マリリン・マンソンがジョニー・デップに18歳の女性を紹介
 
これらは、今回わかった新情報の一部。ジョニーのファンはアンバーに不都合な真実を得るために情報開示を行なったわけだが、NewsweekやInsider、Rolling Stoneといった米メディアは、ジョニーのイメージを傷つける行為となってしまったと報じている。

ジョニー・デップのファンの“行動”が裏目に出る、「ジョニーに不都合な情報」が次々と明らかに(2022-08-10)

火の無いところに煙は立たない、などと言われますが、果たして?

▼私の見解:

さて、最後に私の意見を書きましょう。

ぶっちゃけ「どっちもどっち」なんでしょうね。(苦笑)

アンバーはちょっとヤバイ女だし、デップもそれなりにヤバイ男だったと。

2人の演技やSNSでのゴキゲンな動画とか見れば感じると思うのですけど、彼らは良くも悪くも普通の人間じゃないですよ。そんな人達の考えてることや行動を、一般人の我々の感覚で正しく理解できると考える方が無理があります。

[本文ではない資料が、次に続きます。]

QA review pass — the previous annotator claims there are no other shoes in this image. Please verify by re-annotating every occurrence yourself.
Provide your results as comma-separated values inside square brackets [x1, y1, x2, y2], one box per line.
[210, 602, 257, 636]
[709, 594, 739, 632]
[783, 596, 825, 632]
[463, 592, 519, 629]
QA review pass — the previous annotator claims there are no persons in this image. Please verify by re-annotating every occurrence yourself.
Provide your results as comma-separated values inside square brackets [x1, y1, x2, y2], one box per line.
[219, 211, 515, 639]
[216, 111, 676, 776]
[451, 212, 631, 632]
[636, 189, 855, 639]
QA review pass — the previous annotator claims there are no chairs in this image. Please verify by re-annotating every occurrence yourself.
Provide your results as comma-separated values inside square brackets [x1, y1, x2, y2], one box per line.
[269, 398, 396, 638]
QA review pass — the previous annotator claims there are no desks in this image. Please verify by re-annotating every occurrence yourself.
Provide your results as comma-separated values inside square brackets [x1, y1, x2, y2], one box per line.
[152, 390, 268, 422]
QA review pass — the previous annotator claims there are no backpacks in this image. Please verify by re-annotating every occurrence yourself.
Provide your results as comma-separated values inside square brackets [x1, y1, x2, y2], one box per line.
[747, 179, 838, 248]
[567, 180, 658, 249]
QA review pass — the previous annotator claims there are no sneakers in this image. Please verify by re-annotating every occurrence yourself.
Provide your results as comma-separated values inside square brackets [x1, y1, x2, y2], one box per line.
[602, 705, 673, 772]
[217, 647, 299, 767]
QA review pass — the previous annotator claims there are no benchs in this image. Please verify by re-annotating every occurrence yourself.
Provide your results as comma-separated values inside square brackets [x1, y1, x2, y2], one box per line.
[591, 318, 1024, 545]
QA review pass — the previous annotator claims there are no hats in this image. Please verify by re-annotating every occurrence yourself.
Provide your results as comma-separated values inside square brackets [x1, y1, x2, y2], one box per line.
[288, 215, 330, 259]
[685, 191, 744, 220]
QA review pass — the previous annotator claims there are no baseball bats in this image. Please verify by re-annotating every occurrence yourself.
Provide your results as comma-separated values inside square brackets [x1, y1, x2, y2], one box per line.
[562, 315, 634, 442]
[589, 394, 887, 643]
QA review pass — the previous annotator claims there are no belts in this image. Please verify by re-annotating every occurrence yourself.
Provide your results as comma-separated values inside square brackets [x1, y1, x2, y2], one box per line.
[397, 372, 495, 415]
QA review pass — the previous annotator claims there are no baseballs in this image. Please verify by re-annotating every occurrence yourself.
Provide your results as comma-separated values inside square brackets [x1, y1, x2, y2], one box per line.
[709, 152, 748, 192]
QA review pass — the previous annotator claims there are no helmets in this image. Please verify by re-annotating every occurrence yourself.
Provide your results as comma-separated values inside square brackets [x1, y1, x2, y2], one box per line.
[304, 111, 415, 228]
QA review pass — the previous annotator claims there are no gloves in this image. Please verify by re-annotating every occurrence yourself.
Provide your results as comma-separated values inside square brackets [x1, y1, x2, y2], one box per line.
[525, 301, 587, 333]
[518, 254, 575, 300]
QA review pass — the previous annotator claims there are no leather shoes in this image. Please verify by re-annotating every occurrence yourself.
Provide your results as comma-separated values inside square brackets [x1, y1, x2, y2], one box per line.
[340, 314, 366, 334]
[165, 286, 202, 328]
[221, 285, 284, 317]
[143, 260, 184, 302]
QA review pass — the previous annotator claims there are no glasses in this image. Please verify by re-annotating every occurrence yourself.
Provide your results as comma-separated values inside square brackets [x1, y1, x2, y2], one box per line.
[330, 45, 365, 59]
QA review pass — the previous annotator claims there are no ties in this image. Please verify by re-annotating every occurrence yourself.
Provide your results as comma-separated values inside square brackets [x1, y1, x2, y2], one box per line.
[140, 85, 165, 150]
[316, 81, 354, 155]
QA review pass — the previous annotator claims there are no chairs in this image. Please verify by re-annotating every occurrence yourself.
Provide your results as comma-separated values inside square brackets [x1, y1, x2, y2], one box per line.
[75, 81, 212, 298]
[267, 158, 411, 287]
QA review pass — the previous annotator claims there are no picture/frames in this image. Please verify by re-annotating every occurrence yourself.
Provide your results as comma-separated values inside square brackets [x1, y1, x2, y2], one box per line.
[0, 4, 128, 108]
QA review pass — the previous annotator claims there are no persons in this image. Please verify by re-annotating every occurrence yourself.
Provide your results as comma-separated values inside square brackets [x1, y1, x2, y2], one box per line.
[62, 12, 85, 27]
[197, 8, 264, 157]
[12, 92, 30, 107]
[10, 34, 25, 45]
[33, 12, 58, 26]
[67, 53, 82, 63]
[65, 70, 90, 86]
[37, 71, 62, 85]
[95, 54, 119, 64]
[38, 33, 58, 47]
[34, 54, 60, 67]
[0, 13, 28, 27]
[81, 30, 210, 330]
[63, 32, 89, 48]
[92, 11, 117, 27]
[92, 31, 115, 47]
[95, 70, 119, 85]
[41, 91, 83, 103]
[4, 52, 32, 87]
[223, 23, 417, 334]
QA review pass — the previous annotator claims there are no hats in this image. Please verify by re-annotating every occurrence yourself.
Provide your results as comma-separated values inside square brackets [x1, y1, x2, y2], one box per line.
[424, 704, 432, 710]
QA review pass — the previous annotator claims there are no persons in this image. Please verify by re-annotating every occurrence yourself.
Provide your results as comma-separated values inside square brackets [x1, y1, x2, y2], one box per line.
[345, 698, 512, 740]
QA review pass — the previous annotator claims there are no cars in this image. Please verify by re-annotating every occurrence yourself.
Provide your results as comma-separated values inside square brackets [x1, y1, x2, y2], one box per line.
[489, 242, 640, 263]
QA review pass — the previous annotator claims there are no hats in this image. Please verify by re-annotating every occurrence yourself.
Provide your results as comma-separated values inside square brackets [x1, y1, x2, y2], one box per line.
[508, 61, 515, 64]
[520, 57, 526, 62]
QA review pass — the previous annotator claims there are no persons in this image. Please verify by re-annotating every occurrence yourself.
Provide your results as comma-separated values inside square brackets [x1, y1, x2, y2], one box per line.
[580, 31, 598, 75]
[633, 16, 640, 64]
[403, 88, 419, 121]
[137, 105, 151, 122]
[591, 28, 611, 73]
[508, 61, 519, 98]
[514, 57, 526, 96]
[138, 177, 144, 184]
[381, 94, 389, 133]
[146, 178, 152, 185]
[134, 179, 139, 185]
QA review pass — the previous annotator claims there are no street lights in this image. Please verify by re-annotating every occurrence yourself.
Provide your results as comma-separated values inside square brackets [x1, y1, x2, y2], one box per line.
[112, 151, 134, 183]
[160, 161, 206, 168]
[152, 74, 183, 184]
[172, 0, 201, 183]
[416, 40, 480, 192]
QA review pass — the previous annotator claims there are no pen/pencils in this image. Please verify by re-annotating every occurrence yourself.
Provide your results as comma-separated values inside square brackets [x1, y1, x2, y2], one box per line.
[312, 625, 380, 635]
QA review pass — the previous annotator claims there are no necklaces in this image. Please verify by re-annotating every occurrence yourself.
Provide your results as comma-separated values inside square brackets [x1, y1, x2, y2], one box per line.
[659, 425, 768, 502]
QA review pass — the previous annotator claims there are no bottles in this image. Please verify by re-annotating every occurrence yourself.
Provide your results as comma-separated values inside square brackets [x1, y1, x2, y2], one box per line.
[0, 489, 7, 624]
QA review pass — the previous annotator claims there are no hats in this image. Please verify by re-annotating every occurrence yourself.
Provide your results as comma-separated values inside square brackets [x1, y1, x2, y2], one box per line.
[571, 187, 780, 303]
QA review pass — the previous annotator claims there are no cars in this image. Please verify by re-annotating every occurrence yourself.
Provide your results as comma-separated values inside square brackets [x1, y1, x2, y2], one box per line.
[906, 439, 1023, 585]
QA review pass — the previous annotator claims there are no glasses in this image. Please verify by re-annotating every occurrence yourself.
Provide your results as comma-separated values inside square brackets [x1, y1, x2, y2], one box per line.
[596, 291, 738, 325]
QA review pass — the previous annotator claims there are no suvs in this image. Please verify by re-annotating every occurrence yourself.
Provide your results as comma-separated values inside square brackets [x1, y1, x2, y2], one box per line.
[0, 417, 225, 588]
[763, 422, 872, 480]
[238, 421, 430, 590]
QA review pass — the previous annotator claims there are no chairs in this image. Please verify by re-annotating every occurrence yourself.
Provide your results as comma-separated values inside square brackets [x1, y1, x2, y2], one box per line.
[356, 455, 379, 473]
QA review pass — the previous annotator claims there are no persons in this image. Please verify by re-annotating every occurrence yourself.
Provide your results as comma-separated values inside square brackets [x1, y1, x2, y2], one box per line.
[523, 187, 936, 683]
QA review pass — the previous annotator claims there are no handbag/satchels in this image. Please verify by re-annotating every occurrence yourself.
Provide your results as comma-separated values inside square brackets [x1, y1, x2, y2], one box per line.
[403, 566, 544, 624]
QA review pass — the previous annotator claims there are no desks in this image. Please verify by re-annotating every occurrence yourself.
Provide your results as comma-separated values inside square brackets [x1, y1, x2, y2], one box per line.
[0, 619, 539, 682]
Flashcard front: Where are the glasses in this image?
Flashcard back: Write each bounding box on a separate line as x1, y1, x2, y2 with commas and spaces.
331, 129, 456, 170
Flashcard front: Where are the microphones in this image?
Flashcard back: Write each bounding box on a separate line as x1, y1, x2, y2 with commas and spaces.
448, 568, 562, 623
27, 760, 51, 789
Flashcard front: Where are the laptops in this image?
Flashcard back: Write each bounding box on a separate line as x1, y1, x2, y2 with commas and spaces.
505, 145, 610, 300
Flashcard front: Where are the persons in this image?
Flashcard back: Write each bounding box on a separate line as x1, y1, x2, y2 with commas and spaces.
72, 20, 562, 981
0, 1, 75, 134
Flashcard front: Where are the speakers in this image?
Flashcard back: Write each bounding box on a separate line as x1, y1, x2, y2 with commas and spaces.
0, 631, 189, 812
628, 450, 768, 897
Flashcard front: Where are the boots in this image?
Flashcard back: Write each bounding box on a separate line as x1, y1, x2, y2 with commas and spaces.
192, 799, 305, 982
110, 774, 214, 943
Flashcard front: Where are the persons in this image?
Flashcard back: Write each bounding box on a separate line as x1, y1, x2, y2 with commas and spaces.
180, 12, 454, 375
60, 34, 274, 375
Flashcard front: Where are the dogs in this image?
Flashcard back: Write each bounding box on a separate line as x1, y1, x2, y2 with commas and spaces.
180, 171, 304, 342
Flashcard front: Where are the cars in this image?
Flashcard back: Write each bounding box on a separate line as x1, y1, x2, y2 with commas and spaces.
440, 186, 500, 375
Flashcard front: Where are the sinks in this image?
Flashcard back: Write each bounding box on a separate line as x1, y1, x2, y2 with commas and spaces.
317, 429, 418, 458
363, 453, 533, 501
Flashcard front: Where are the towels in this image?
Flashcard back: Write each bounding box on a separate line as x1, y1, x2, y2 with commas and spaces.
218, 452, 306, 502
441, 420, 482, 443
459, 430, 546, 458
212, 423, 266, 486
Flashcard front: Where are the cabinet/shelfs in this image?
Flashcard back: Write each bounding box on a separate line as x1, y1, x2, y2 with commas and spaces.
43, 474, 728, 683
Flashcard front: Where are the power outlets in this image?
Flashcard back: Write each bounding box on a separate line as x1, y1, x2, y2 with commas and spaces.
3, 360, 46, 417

アンバーのTwitter(2021-04-01)より

これはやや重くて暗い話で、この裁判でも話題になったのですが、2人は幼少期に親から虐待を受けていたそうです。

そういう古い心の傷を負った2人が出会ってしまい、惹かれあってしまい、一緒になってしまったために、生活に支障が出てしまった、という話でしかないと思います。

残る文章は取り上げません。